* EXERCISE PROMPT
Convert the records below into a JSON list of strings, one string per line, leaving out blank lines.

Source data:
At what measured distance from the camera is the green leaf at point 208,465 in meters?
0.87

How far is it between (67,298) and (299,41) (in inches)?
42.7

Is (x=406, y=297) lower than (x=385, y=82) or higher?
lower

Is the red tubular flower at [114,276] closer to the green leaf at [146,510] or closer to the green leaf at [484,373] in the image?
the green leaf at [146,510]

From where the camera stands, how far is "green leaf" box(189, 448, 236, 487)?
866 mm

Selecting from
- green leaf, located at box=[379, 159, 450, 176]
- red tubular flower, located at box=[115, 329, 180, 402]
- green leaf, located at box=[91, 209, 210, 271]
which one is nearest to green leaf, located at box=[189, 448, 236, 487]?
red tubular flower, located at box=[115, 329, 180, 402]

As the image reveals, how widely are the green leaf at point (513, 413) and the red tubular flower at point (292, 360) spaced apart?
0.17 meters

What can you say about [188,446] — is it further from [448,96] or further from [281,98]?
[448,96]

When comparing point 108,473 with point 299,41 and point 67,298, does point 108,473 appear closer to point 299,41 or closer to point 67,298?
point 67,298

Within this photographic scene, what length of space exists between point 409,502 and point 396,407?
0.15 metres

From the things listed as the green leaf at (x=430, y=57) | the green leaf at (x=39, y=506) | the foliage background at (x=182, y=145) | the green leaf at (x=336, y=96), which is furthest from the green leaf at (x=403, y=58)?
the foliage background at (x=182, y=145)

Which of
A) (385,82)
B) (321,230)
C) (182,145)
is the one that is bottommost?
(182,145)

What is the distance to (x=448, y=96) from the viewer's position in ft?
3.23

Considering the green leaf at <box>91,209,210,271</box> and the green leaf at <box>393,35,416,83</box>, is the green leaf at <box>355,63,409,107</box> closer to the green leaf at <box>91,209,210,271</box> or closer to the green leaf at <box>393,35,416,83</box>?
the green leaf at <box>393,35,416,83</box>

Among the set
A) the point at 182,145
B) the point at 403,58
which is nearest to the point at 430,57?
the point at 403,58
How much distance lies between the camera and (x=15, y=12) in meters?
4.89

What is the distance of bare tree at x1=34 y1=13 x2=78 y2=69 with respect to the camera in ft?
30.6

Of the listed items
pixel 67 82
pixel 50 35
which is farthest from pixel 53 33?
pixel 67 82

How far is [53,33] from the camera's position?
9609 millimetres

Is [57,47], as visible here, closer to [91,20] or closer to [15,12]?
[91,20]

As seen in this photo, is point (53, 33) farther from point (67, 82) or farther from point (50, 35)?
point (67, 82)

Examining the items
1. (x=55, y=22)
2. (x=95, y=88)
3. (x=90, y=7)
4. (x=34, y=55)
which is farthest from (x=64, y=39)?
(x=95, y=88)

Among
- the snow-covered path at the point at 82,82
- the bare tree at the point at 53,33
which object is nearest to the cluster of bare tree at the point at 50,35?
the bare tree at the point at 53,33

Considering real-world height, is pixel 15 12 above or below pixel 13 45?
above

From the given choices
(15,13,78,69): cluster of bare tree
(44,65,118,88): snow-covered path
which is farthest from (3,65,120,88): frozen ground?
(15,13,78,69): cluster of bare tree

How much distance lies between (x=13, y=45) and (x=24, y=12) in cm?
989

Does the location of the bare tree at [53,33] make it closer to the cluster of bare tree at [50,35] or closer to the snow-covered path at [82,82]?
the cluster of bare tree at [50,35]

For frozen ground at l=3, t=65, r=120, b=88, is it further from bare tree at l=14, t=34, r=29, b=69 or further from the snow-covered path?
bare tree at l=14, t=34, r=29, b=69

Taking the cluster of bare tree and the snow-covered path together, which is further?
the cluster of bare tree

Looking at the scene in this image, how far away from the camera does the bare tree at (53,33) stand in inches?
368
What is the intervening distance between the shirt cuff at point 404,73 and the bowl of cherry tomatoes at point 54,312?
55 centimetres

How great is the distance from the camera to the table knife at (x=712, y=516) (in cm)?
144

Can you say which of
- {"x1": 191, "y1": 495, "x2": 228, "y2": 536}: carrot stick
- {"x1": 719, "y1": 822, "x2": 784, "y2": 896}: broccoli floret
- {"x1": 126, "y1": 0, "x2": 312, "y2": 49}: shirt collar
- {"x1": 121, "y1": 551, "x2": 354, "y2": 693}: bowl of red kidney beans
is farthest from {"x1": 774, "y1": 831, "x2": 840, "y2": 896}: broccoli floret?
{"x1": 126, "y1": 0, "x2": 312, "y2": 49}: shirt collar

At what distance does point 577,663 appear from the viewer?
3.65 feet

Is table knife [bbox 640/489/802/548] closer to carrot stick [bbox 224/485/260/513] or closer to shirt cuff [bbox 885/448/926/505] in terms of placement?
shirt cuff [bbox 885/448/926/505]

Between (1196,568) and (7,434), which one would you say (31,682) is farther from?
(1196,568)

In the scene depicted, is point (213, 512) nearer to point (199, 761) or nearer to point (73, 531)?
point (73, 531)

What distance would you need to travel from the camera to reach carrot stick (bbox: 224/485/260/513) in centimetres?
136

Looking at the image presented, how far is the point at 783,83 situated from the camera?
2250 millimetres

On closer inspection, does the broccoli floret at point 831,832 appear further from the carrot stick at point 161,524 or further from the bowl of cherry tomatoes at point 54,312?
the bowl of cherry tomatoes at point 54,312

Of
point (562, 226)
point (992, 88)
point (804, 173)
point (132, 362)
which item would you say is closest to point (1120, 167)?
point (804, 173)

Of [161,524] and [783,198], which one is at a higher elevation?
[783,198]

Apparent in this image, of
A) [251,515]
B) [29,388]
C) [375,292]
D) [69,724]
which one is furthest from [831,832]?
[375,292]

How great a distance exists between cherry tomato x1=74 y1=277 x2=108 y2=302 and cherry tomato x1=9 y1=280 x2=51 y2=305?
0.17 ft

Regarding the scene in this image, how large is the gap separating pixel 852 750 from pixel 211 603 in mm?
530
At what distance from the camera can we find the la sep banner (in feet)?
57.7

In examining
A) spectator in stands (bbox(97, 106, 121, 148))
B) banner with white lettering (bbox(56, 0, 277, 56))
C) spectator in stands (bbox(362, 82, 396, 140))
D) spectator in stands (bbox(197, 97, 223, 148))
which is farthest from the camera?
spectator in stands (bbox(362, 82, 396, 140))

* TASK SOLUTION
[
  "At what measured distance from the camera is the green leaf at point 208,465 in meters?",
  "0.87",
  "How far is it between (67,298) and (299,41) (in inches)?",
  "42.7",
  "Is (x=406, y=297) lower than (x=385, y=82) or higher?",
  "lower",
  "Is the red tubular flower at [114,276] closer to the green leaf at [146,510] or closer to the green leaf at [484,373] in the image?",
  "the green leaf at [146,510]",
  "From where the camera stands, how far is \"green leaf\" box(189, 448, 236, 487)?",
  "866 mm",
  "Selecting from",
  "- green leaf, located at box=[379, 159, 450, 176]",
  "- red tubular flower, located at box=[115, 329, 180, 402]",
  "- green leaf, located at box=[91, 209, 210, 271]",
  "which one is nearest to green leaf, located at box=[189, 448, 236, 487]?",
  "red tubular flower, located at box=[115, 329, 180, 402]",
  "As the image reveals, how widely are the green leaf at point (513, 413) and the red tubular flower at point (292, 360) spaced apart?",
  "0.17 meters",
  "What can you say about [188,446] — is it further from [448,96] or further from [281,98]?",
  "[448,96]",
  "When comparing point 108,473 with point 299,41 and point 67,298, does point 108,473 appear closer to point 299,41 or closer to point 67,298?",
  "point 67,298",
  "Within this photographic scene, what length of space exists between point 409,502 and point 396,407?",
  "0.15 metres",
  "From the things listed as the green leaf at (x=430, y=57) | the green leaf at (x=39, y=506) | the foliage background at (x=182, y=145) | the green leaf at (x=336, y=96), which is furthest from the green leaf at (x=403, y=58)?",
  "the foliage background at (x=182, y=145)",
  "Which of",
  "A) (385,82)",
  "B) (321,230)",
  "C) (182,145)",
  "is the one that is bottommost?",
  "(182,145)",
  "What is the distance to (x=448, y=96) from the viewer's position in ft?",
  "3.23",
  "Considering the green leaf at <box>91,209,210,271</box> and the green leaf at <box>393,35,416,83</box>, is the green leaf at <box>355,63,409,107</box> closer to the green leaf at <box>91,209,210,271</box> or closer to the green leaf at <box>393,35,416,83</box>?",
  "the green leaf at <box>393,35,416,83</box>",
  "Among the set",
  "A) the point at 182,145",
  "B) the point at 403,58",
  "which is nearest to the point at 430,57?",
  "the point at 403,58",
  "How much distance lies between the camera and (x=15, y=12) in meters?",
  "4.89",
  "What is the distance of bare tree at x1=34 y1=13 x2=78 y2=69 with respect to the camera in ft?",
  "30.6",
  "Of the listed items",
  "pixel 67 82",
  "pixel 50 35",
  "which is farthest from pixel 53 33?",
  "pixel 67 82",
  "How far is [53,33] from the camera's position?",
  "9609 millimetres",
  "Is [57,47], as visible here, closer to [91,20] or closer to [15,12]?",
  "[91,20]",
  "As seen in this photo, is point (53, 33) farther from point (67, 82) or farther from point (50, 35)?",
  "point (67, 82)",
  "Examining the items",
  "1. (x=55, y=22)",
  "2. (x=95, y=88)",
  "3. (x=90, y=7)",
  "4. (x=34, y=55)",
  "which is farthest from (x=64, y=39)?",
  "(x=95, y=88)",
  "Among",
  "- the snow-covered path at the point at 82,82",
  "- the bare tree at the point at 53,33",
  "which object is nearest to the cluster of bare tree at the point at 50,35?",
  "the bare tree at the point at 53,33",
  "Considering real-world height, is pixel 15 12 above or below pixel 13 45?",
  "above",
  "From the given choices",
  "(15,13,78,69): cluster of bare tree",
  "(44,65,118,88): snow-covered path",
  "which is farthest from (3,65,120,88): frozen ground?",
  "(15,13,78,69): cluster of bare tree",
  "How much distance lies between (x=13, y=45) and (x=24, y=12) in cm?",
  "989",
  "Does the location of the bare tree at [53,33] make it closer to the cluster of bare tree at [50,35] or closer to the snow-covered path at [82,82]?",
  "the cluster of bare tree at [50,35]",
  "For frozen ground at l=3, t=65, r=120, b=88, is it further from bare tree at l=14, t=34, r=29, b=69 or further from the snow-covered path?",
  "bare tree at l=14, t=34, r=29, b=69",
  "Taking the cluster of bare tree and the snow-covered path together, which is further?",
  "the cluster of bare tree",
  "Looking at the scene in this image, how far away from the camera does the bare tree at (53,33) stand in inches?",
  "368",
  "What is the intervening distance between the shirt cuff at point 404,73 and the bowl of cherry tomatoes at point 54,312?",
  "55 centimetres",
  "How great is the distance from the camera to the table knife at (x=712, y=516) (in cm)?",
  "144",
  "Can you say which of",
  "- {\"x1\": 191, \"y1\": 495, \"x2\": 228, \"y2\": 536}: carrot stick",
  "- {\"x1\": 719, \"y1\": 822, \"x2\": 784, \"y2\": 896}: broccoli floret",
  "- {\"x1\": 126, \"y1\": 0, \"x2\": 312, \"y2\": 49}: shirt collar",
  "- {\"x1\": 121, \"y1\": 551, \"x2\": 354, \"y2\": 693}: bowl of red kidney beans",
  "is farthest from {\"x1\": 774, \"y1\": 831, \"x2\": 840, \"y2\": 896}: broccoli floret?",
  "{\"x1\": 126, \"y1\": 0, \"x2\": 312, \"y2\": 49}: shirt collar",
  "At what distance does point 577,663 appear from the viewer?",
  "3.65 feet",
  "Is table knife [bbox 640/489/802/548] closer to carrot stick [bbox 224/485/260/513] or closer to shirt cuff [bbox 885/448/926/505] in terms of placement?",
  "shirt cuff [bbox 885/448/926/505]",
  "Between (1196,568) and (7,434), which one would you say (31,682) is farther from?",
  "(1196,568)",
  "In the scene depicted, is point (213, 512) nearer to point (199, 761) or nearer to point (73, 531)?",
  "point (73, 531)",
  "What distance would you need to travel from the camera to reach carrot stick (bbox: 224/485/260/513) in centimetres?",
  "136",
  "Looking at the image presented, how far is the point at 783,83 situated from the camera?",
  "2250 millimetres",
  "On closer inspection, does the broccoli floret at point 831,832 appear further from the carrot stick at point 161,524 or further from the bowl of cherry tomatoes at point 54,312?",
  "the bowl of cherry tomatoes at point 54,312",
  "Of",
  "point (562, 226)",
  "point (992, 88)",
  "point (804, 173)",
  "point (132, 362)",
  "which item would you say is closest to point (1120, 167)?",
  "point (804, 173)",
  "Of [161,524] and [783,198], which one is at a higher elevation?",
  "[783,198]",
  "Apparent in this image, of",
  "A) [251,515]",
  "B) [29,388]",
  "C) [375,292]",
  "D) [69,724]",
  "which one is furthest from [831,832]?",
  "[375,292]",
  "How great a distance exists between cherry tomato x1=74 y1=277 x2=108 y2=302 and cherry tomato x1=9 y1=280 x2=51 y2=305?",
  "0.17 ft",
  "Regarding the scene in this image, how large is the gap separating pixel 852 750 from pixel 211 603 in mm?",
  "530",
  "At what distance from the camera can we find the la sep banner (in feet)?",
  "57.7",
  "In examining",
  "A) spectator in stands (bbox(97, 106, 121, 148))",
  "B) banner with white lettering (bbox(56, 0, 277, 56))",
  "C) spectator in stands (bbox(362, 82, 396, 140))",
  "D) spectator in stands (bbox(197, 97, 223, 148))",
  "which is farthest from the camera?",
  "spectator in stands (bbox(362, 82, 396, 140))"
]